> _STATED TASK_: Continue the binomial-theorem derivation below, starting after its last line.

> _SELECTED EXTRACT_:
━━━━━━
The simple binomial theorem of degree 2 can be written as:
${(x+a)}^2=x^2+2xa+a^2 \ \ldots (1)$
Replacing $a$ by $(n+a)$ where $x, n, a \in \mathbb{R}$ , we can have
${(x+(n+a))}^2= x^2+2x(n+a)+{(n+a)}^2$
or, ${(x+n+a)}^2 =x^2+2xn+2ax+{(n+a)}^2$
Arranging terms in a way that
${(x+n+a)}^2 =ax+{(n+a)}^2+x^2+2xn+ax=ax+{(n+a)}^2+x(x+2n+a)$
Taking Square-root of both sides
or,
 $x+n+a=\sqrt{ax+{(n+a)}^2+x(x+2n+a)} \ \ldots (2)$

Take a break. And now think about $(x+2n+a)$ in the same way, as:
$x+2n+a =(x+n)+n+a$ .
━━━━━━
> _DATA SEGMENT_:
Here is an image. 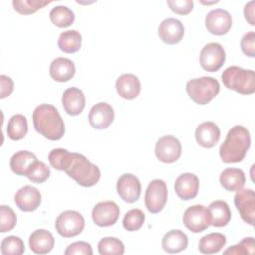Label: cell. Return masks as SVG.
<instances>
[{"instance_id":"obj_1","label":"cell","mask_w":255,"mask_h":255,"mask_svg":"<svg viewBox=\"0 0 255 255\" xmlns=\"http://www.w3.org/2000/svg\"><path fill=\"white\" fill-rule=\"evenodd\" d=\"M36 131L49 140H59L65 133V124L58 110L50 104L37 106L32 115Z\"/></svg>"},{"instance_id":"obj_2","label":"cell","mask_w":255,"mask_h":255,"mask_svg":"<svg viewBox=\"0 0 255 255\" xmlns=\"http://www.w3.org/2000/svg\"><path fill=\"white\" fill-rule=\"evenodd\" d=\"M251 138L249 130L240 125L232 127L225 140L219 147V155L224 163H236L244 159L250 147Z\"/></svg>"},{"instance_id":"obj_3","label":"cell","mask_w":255,"mask_h":255,"mask_svg":"<svg viewBox=\"0 0 255 255\" xmlns=\"http://www.w3.org/2000/svg\"><path fill=\"white\" fill-rule=\"evenodd\" d=\"M65 172L79 185L84 187L94 186L101 177L100 168L92 163L85 155L77 152H72Z\"/></svg>"},{"instance_id":"obj_4","label":"cell","mask_w":255,"mask_h":255,"mask_svg":"<svg viewBox=\"0 0 255 255\" xmlns=\"http://www.w3.org/2000/svg\"><path fill=\"white\" fill-rule=\"evenodd\" d=\"M221 80L227 89L239 94L251 95L255 92V75L253 70L230 66L222 72Z\"/></svg>"},{"instance_id":"obj_5","label":"cell","mask_w":255,"mask_h":255,"mask_svg":"<svg viewBox=\"0 0 255 255\" xmlns=\"http://www.w3.org/2000/svg\"><path fill=\"white\" fill-rule=\"evenodd\" d=\"M220 91L219 82L213 77H200L186 83V92L189 98L198 105H206L213 100Z\"/></svg>"},{"instance_id":"obj_6","label":"cell","mask_w":255,"mask_h":255,"mask_svg":"<svg viewBox=\"0 0 255 255\" xmlns=\"http://www.w3.org/2000/svg\"><path fill=\"white\" fill-rule=\"evenodd\" d=\"M85 227L83 215L76 210H65L59 214L55 222L57 232L66 238L79 235Z\"/></svg>"},{"instance_id":"obj_7","label":"cell","mask_w":255,"mask_h":255,"mask_svg":"<svg viewBox=\"0 0 255 255\" xmlns=\"http://www.w3.org/2000/svg\"><path fill=\"white\" fill-rule=\"evenodd\" d=\"M168 196L167 185L162 179H153L149 182L144 195V203L150 213L160 212L166 204Z\"/></svg>"},{"instance_id":"obj_8","label":"cell","mask_w":255,"mask_h":255,"mask_svg":"<svg viewBox=\"0 0 255 255\" xmlns=\"http://www.w3.org/2000/svg\"><path fill=\"white\" fill-rule=\"evenodd\" d=\"M183 224L193 233L204 231L211 224V217L207 207L201 204L189 206L183 213Z\"/></svg>"},{"instance_id":"obj_9","label":"cell","mask_w":255,"mask_h":255,"mask_svg":"<svg viewBox=\"0 0 255 255\" xmlns=\"http://www.w3.org/2000/svg\"><path fill=\"white\" fill-rule=\"evenodd\" d=\"M225 51L218 43H208L200 51L199 61L203 70L207 72L218 71L225 62Z\"/></svg>"},{"instance_id":"obj_10","label":"cell","mask_w":255,"mask_h":255,"mask_svg":"<svg viewBox=\"0 0 255 255\" xmlns=\"http://www.w3.org/2000/svg\"><path fill=\"white\" fill-rule=\"evenodd\" d=\"M181 143L173 135H164L155 143V155L164 163H173L181 155Z\"/></svg>"},{"instance_id":"obj_11","label":"cell","mask_w":255,"mask_h":255,"mask_svg":"<svg viewBox=\"0 0 255 255\" xmlns=\"http://www.w3.org/2000/svg\"><path fill=\"white\" fill-rule=\"evenodd\" d=\"M234 205L238 210L242 220L250 225H254L255 219V194L250 188H241L236 191Z\"/></svg>"},{"instance_id":"obj_12","label":"cell","mask_w":255,"mask_h":255,"mask_svg":"<svg viewBox=\"0 0 255 255\" xmlns=\"http://www.w3.org/2000/svg\"><path fill=\"white\" fill-rule=\"evenodd\" d=\"M117 191L125 202L133 203L139 199L141 193L140 181L131 173H124L117 180Z\"/></svg>"},{"instance_id":"obj_13","label":"cell","mask_w":255,"mask_h":255,"mask_svg":"<svg viewBox=\"0 0 255 255\" xmlns=\"http://www.w3.org/2000/svg\"><path fill=\"white\" fill-rule=\"evenodd\" d=\"M120 215V208L114 201H101L92 210V219L100 227L114 225Z\"/></svg>"},{"instance_id":"obj_14","label":"cell","mask_w":255,"mask_h":255,"mask_svg":"<svg viewBox=\"0 0 255 255\" xmlns=\"http://www.w3.org/2000/svg\"><path fill=\"white\" fill-rule=\"evenodd\" d=\"M231 15L224 9L212 10L205 17V27L207 31L212 35H225L231 29Z\"/></svg>"},{"instance_id":"obj_15","label":"cell","mask_w":255,"mask_h":255,"mask_svg":"<svg viewBox=\"0 0 255 255\" xmlns=\"http://www.w3.org/2000/svg\"><path fill=\"white\" fill-rule=\"evenodd\" d=\"M14 201L20 210L32 212L40 206L42 196L36 187L32 185H25L15 193Z\"/></svg>"},{"instance_id":"obj_16","label":"cell","mask_w":255,"mask_h":255,"mask_svg":"<svg viewBox=\"0 0 255 255\" xmlns=\"http://www.w3.org/2000/svg\"><path fill=\"white\" fill-rule=\"evenodd\" d=\"M157 33L163 43L175 45L182 40L184 36V27L179 20L175 18H167L159 24Z\"/></svg>"},{"instance_id":"obj_17","label":"cell","mask_w":255,"mask_h":255,"mask_svg":"<svg viewBox=\"0 0 255 255\" xmlns=\"http://www.w3.org/2000/svg\"><path fill=\"white\" fill-rule=\"evenodd\" d=\"M115 113L111 105L105 102H100L94 105L88 116L90 125L97 129L107 128L114 121Z\"/></svg>"},{"instance_id":"obj_18","label":"cell","mask_w":255,"mask_h":255,"mask_svg":"<svg viewBox=\"0 0 255 255\" xmlns=\"http://www.w3.org/2000/svg\"><path fill=\"white\" fill-rule=\"evenodd\" d=\"M177 196L182 200H190L196 197L199 189V179L194 173L185 172L180 174L174 182Z\"/></svg>"},{"instance_id":"obj_19","label":"cell","mask_w":255,"mask_h":255,"mask_svg":"<svg viewBox=\"0 0 255 255\" xmlns=\"http://www.w3.org/2000/svg\"><path fill=\"white\" fill-rule=\"evenodd\" d=\"M62 105L65 112L70 116L80 115L86 105V98L82 90L76 87L68 88L62 96Z\"/></svg>"},{"instance_id":"obj_20","label":"cell","mask_w":255,"mask_h":255,"mask_svg":"<svg viewBox=\"0 0 255 255\" xmlns=\"http://www.w3.org/2000/svg\"><path fill=\"white\" fill-rule=\"evenodd\" d=\"M116 90L120 97L126 100H133L139 95L141 84L135 75L123 74L116 81Z\"/></svg>"},{"instance_id":"obj_21","label":"cell","mask_w":255,"mask_h":255,"mask_svg":"<svg viewBox=\"0 0 255 255\" xmlns=\"http://www.w3.org/2000/svg\"><path fill=\"white\" fill-rule=\"evenodd\" d=\"M219 138L220 129L213 122H204L196 128L195 139L197 143L204 148H211L215 146Z\"/></svg>"},{"instance_id":"obj_22","label":"cell","mask_w":255,"mask_h":255,"mask_svg":"<svg viewBox=\"0 0 255 255\" xmlns=\"http://www.w3.org/2000/svg\"><path fill=\"white\" fill-rule=\"evenodd\" d=\"M49 73L51 78L56 82H68L75 76V64L68 58L58 57L52 61Z\"/></svg>"},{"instance_id":"obj_23","label":"cell","mask_w":255,"mask_h":255,"mask_svg":"<svg viewBox=\"0 0 255 255\" xmlns=\"http://www.w3.org/2000/svg\"><path fill=\"white\" fill-rule=\"evenodd\" d=\"M55 245L53 234L46 229H37L29 237L30 249L36 254H47Z\"/></svg>"},{"instance_id":"obj_24","label":"cell","mask_w":255,"mask_h":255,"mask_svg":"<svg viewBox=\"0 0 255 255\" xmlns=\"http://www.w3.org/2000/svg\"><path fill=\"white\" fill-rule=\"evenodd\" d=\"M162 248L167 253H178L188 245L187 235L180 229H171L162 238Z\"/></svg>"},{"instance_id":"obj_25","label":"cell","mask_w":255,"mask_h":255,"mask_svg":"<svg viewBox=\"0 0 255 255\" xmlns=\"http://www.w3.org/2000/svg\"><path fill=\"white\" fill-rule=\"evenodd\" d=\"M37 160L38 159L34 153L28 150H20L12 155L10 159V167L17 175L27 176Z\"/></svg>"},{"instance_id":"obj_26","label":"cell","mask_w":255,"mask_h":255,"mask_svg":"<svg viewBox=\"0 0 255 255\" xmlns=\"http://www.w3.org/2000/svg\"><path fill=\"white\" fill-rule=\"evenodd\" d=\"M245 174L242 169L235 167L225 168L219 176L221 186L227 191H238L245 184Z\"/></svg>"},{"instance_id":"obj_27","label":"cell","mask_w":255,"mask_h":255,"mask_svg":"<svg viewBox=\"0 0 255 255\" xmlns=\"http://www.w3.org/2000/svg\"><path fill=\"white\" fill-rule=\"evenodd\" d=\"M208 210L211 217V225L215 227H223L229 223L231 219V211L226 201H212L208 206Z\"/></svg>"},{"instance_id":"obj_28","label":"cell","mask_w":255,"mask_h":255,"mask_svg":"<svg viewBox=\"0 0 255 255\" xmlns=\"http://www.w3.org/2000/svg\"><path fill=\"white\" fill-rule=\"evenodd\" d=\"M226 243V237L222 233L212 232L202 236L198 243V249L203 254L219 252Z\"/></svg>"},{"instance_id":"obj_29","label":"cell","mask_w":255,"mask_h":255,"mask_svg":"<svg viewBox=\"0 0 255 255\" xmlns=\"http://www.w3.org/2000/svg\"><path fill=\"white\" fill-rule=\"evenodd\" d=\"M82 46V36L77 30H68L60 34L58 47L67 54H73L80 50Z\"/></svg>"},{"instance_id":"obj_30","label":"cell","mask_w":255,"mask_h":255,"mask_svg":"<svg viewBox=\"0 0 255 255\" xmlns=\"http://www.w3.org/2000/svg\"><path fill=\"white\" fill-rule=\"evenodd\" d=\"M28 132V123L24 115L16 114L12 116L7 125V135L12 140H20Z\"/></svg>"},{"instance_id":"obj_31","label":"cell","mask_w":255,"mask_h":255,"mask_svg":"<svg viewBox=\"0 0 255 255\" xmlns=\"http://www.w3.org/2000/svg\"><path fill=\"white\" fill-rule=\"evenodd\" d=\"M51 22L59 28H67L75 21L74 12L66 6H56L49 14Z\"/></svg>"},{"instance_id":"obj_32","label":"cell","mask_w":255,"mask_h":255,"mask_svg":"<svg viewBox=\"0 0 255 255\" xmlns=\"http://www.w3.org/2000/svg\"><path fill=\"white\" fill-rule=\"evenodd\" d=\"M98 251L102 255H122L125 252V246L120 239L109 236L99 241Z\"/></svg>"},{"instance_id":"obj_33","label":"cell","mask_w":255,"mask_h":255,"mask_svg":"<svg viewBox=\"0 0 255 255\" xmlns=\"http://www.w3.org/2000/svg\"><path fill=\"white\" fill-rule=\"evenodd\" d=\"M145 220V215L142 210L133 208L128 210L123 218V227L128 231H136L141 228Z\"/></svg>"},{"instance_id":"obj_34","label":"cell","mask_w":255,"mask_h":255,"mask_svg":"<svg viewBox=\"0 0 255 255\" xmlns=\"http://www.w3.org/2000/svg\"><path fill=\"white\" fill-rule=\"evenodd\" d=\"M50 3V1L42 0H13L12 2L14 10L22 15L34 14L35 12L44 8Z\"/></svg>"},{"instance_id":"obj_35","label":"cell","mask_w":255,"mask_h":255,"mask_svg":"<svg viewBox=\"0 0 255 255\" xmlns=\"http://www.w3.org/2000/svg\"><path fill=\"white\" fill-rule=\"evenodd\" d=\"M72 156V152L68 151L64 148H54L50 151L48 155V160L52 167H54L57 170L65 171L70 159Z\"/></svg>"},{"instance_id":"obj_36","label":"cell","mask_w":255,"mask_h":255,"mask_svg":"<svg viewBox=\"0 0 255 255\" xmlns=\"http://www.w3.org/2000/svg\"><path fill=\"white\" fill-rule=\"evenodd\" d=\"M0 249L3 255H21L25 252V245L19 236L10 235L2 240Z\"/></svg>"},{"instance_id":"obj_37","label":"cell","mask_w":255,"mask_h":255,"mask_svg":"<svg viewBox=\"0 0 255 255\" xmlns=\"http://www.w3.org/2000/svg\"><path fill=\"white\" fill-rule=\"evenodd\" d=\"M50 173L51 171L48 165L43 161L37 160L32 166V168L30 169V171L28 172L27 177L32 182L43 183L50 177Z\"/></svg>"},{"instance_id":"obj_38","label":"cell","mask_w":255,"mask_h":255,"mask_svg":"<svg viewBox=\"0 0 255 255\" xmlns=\"http://www.w3.org/2000/svg\"><path fill=\"white\" fill-rule=\"evenodd\" d=\"M17 223V216L14 210L8 205L0 206V231L2 233L12 230Z\"/></svg>"},{"instance_id":"obj_39","label":"cell","mask_w":255,"mask_h":255,"mask_svg":"<svg viewBox=\"0 0 255 255\" xmlns=\"http://www.w3.org/2000/svg\"><path fill=\"white\" fill-rule=\"evenodd\" d=\"M255 245L253 237H245L239 243L228 247L223 251L224 254H235V255H245L254 254Z\"/></svg>"},{"instance_id":"obj_40","label":"cell","mask_w":255,"mask_h":255,"mask_svg":"<svg viewBox=\"0 0 255 255\" xmlns=\"http://www.w3.org/2000/svg\"><path fill=\"white\" fill-rule=\"evenodd\" d=\"M170 10L178 15H187L193 9L192 0H167Z\"/></svg>"},{"instance_id":"obj_41","label":"cell","mask_w":255,"mask_h":255,"mask_svg":"<svg viewBox=\"0 0 255 255\" xmlns=\"http://www.w3.org/2000/svg\"><path fill=\"white\" fill-rule=\"evenodd\" d=\"M65 255H92L93 250L90 243L86 241H77L70 244L64 252Z\"/></svg>"},{"instance_id":"obj_42","label":"cell","mask_w":255,"mask_h":255,"mask_svg":"<svg viewBox=\"0 0 255 255\" xmlns=\"http://www.w3.org/2000/svg\"><path fill=\"white\" fill-rule=\"evenodd\" d=\"M240 47L244 55L250 58L255 57V33L253 31L247 32L242 36Z\"/></svg>"},{"instance_id":"obj_43","label":"cell","mask_w":255,"mask_h":255,"mask_svg":"<svg viewBox=\"0 0 255 255\" xmlns=\"http://www.w3.org/2000/svg\"><path fill=\"white\" fill-rule=\"evenodd\" d=\"M0 84H1L0 98L4 99V98L10 96L14 90L13 80L6 75H1L0 76Z\"/></svg>"},{"instance_id":"obj_44","label":"cell","mask_w":255,"mask_h":255,"mask_svg":"<svg viewBox=\"0 0 255 255\" xmlns=\"http://www.w3.org/2000/svg\"><path fill=\"white\" fill-rule=\"evenodd\" d=\"M254 5H255V1H250L248 2L245 6H244V17L245 20L248 22V24H250L251 26L255 25V20H254Z\"/></svg>"}]
</instances>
━━━━━━
> _ANSWER TO THIS PROBLEM_:
Therefore, in equation (2), if we replace $x$ by $x+n$ , we get
$x+2n+a=(x+n)+n+a=\sqrt{a(x+n)+{(n+a)}^2+(x+n)((x+n)+2n+a)}$
or, $x+2n+a=\sqrt{a(x+n)+{(n+a)}^2+(x+n)(x+3n+a)} \ \ldots (3)$
Similarly, $x+3n+a=\sqrt{a(x+2n)+{(n+a)}^2+(x+2n)(x+4n+a)} \ \ldots (4)$
and also, $x+4n+a=\sqrt{a(x+3n)+{(n+a)}^2+(x+3n)(x+5n+a)} \ \ldots (5)$
Similarly,
$x+kn+a=\sqrt{a(x+(k-1)n)+{(n+a)}^2+(x+(k-1)n)(x+(k+1)n+a)} \ \ldots (6)$ where, $k \in \mathbb{N}$ .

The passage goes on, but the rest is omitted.